How to verify that an endpoint is down from dial plan

I want to be able to check if my primary endpoint is up and running from DialPlan. If my primary is down I want to be able to find out so I can route traffic to a backup endpoint.

For testing, I have used an ip address I know won’t work, 1.1.1.1, I will be referring to this endpoint as the ‘broken primary’. The ‘backup’ endpoint, is an asterisk PBX I have verified works.

I setup OPTIONS pings for both the broken primary and backup, and as expected, I don’t receive a response from the broken primary, but I do receive a response from the working backup. So far so good.

I get the following message from the asterisk CLI to indicate that the broken primary is unreachable after the qualify timeout is reached, as expected.

– Contact X.X.X.X/sip:1.1.1.1:5060 is now Unreachable.
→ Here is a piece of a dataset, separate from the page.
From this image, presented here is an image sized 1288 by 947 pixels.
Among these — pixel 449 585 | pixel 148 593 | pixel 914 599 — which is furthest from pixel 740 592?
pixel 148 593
RTT: 0.000 msec

The problem is, that I haven’t found a good way to check the qualify status of the ‘broken primary’ endpoint in my dial plan.

I did some research and saw that there was a SIPPEER function, so I tried to register the working backup endpoint as a peer by doing the following in my sip.conf:

[test-peer]
type=friend
context=phone
allow=ulaw,alaw
secret=1234
host=X.X.X.X ; in my conf this is a valid IP

But I get the following error when I run the asterisk CLI, indicating that the peer is unreachable.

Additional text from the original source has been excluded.